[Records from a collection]
---+---

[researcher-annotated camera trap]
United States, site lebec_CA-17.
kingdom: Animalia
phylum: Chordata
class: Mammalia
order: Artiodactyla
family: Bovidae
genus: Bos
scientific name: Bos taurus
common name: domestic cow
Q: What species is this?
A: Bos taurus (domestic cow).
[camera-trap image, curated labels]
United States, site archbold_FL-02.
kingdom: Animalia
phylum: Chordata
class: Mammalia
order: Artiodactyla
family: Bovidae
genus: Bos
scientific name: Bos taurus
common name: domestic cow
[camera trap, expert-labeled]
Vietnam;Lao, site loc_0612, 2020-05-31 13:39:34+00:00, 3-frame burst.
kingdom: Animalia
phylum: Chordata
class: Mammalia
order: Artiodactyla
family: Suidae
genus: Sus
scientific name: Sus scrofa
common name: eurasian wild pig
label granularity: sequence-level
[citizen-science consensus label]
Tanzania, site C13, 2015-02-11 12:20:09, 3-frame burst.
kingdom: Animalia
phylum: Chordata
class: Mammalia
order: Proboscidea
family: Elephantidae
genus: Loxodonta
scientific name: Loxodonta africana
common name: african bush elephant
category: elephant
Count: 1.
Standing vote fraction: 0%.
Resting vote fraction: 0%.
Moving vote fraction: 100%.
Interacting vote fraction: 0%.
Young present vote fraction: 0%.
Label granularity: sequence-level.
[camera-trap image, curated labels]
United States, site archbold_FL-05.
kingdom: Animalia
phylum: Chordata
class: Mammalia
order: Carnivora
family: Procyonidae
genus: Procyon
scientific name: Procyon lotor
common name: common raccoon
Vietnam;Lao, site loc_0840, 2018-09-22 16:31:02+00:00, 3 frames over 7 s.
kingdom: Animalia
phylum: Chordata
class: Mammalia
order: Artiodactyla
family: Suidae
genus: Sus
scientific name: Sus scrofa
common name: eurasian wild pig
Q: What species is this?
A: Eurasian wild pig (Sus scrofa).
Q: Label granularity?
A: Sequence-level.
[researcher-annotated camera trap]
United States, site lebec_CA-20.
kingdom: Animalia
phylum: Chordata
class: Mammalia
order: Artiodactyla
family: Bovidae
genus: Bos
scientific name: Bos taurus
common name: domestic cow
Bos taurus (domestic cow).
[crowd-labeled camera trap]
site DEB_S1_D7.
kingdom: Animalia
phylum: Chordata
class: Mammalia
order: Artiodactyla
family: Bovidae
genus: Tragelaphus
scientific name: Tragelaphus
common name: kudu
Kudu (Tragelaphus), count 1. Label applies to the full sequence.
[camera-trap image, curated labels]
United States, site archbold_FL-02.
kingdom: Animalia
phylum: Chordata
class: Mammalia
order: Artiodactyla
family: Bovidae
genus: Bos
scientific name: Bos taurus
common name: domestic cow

---+---

Transcribe the data above in full, exactly.

◆ Result
[researcher-annotated camera trap]
United States, site lebec_CA-17.
kingdom: Animalia
phylum: Chordata
class: Mammalia
order: Artiodactyla
family: Bovidae
genus: Bos
scientific name: Bos taurus
common name: domestic cow
Q: What species is this?
A: Bos taurus (domestic cow).
[camera-trap image, curated labels]
United States, site archbold_FL-02.
kingdom: Animalia
phylum: Chordata
class: Mammalia
order: Artiodactyla
family: Bovidae
genus: Bos
scientific name: Bos taurus
common name: domestic cow
[camera trap, expert-labeled]
Vietnam;Lao, site loc_0612, 2020-05-31 13:39:34+00:00, 3-frame burst.
kingdom: Animalia
phylum: Chordata
class: Mammalia
order: Artiodactyla
family: Suidae
genus: Sus
scientific name: Sus scrofa
common name: eurasian wild pig
label granularity: sequence-level
[citizen-science consensus label]
Tanzania, site C13, 2015-02-11 12:20:09, 3-frame burst.
kingdom: Animalia
phylum: Chordata
class: Mammalia
order: Proboscidea
family: Elephantidae
genus: Loxodonta
scientific name: Loxodonta africana
common name: african bush elephant
category: elephant
Count: 1.
Standing vote fraction: 0%.
Resting vote fraction: 0%.
Moving vote fraction: 100%.
Interacting vote fraction: 0%.
Young present vote fraction: 0%.
Label granularity: sequence-level.
[camera-trap image, curated labels]
United States, site archbold_FL-05.
kingdom: Animalia
phylum: Chordata
class: Mammalia
order: Carnivora
family: Procyonidae
genus: Procyon
scientific name: Procyon lotor
common name: common raccoon
Vietnam;Lao, site loc_0840, 2018-09-22 16:31:02+00:00, 3 frames over 7 s.
kingdom: Animalia
phylum: Chordata
class: Mammalia
order: Artiodactyla
family: Suidae
genus: Sus
scientific name: Sus scrofa
common name: eurasian wild pig
Q: What species is this?
A: Eurasian wild pig (Sus scrofa).
Q: Label granularity?
A: Sequence-level.
[researcher-annotated camera trap]
United States, site lebec_CA-20.
kingdom: Animalia
phylum: Chordata
class: Mammalia
order: Artiodactyla
family: Bovidae
genus: Bos
scientific name: Bos taurus
common name: domestic cow
Bos taurus (domestic cow).
[crowd-labeled camera trap]
site DEB_S1_D7.
kingdom: Animalia
phylum: Chordata
class: Mammalia
order: Artiodactyla
family: Bovidae
genus: Tragelaphus
scientific name: Tragelaphus
common name: kudu
Kudu (Tragelaphus), count 1. Label applies to the full sequence.
[camera-trap image, curated labels]
United States, site archbold_FL-02.
kingdom: Animalia
phylum: Chordata
class: Mammalia
order: Artiodactyla
family: Bovidae
genus: Bos
scientific name: Bos taurus
common name: domestic cow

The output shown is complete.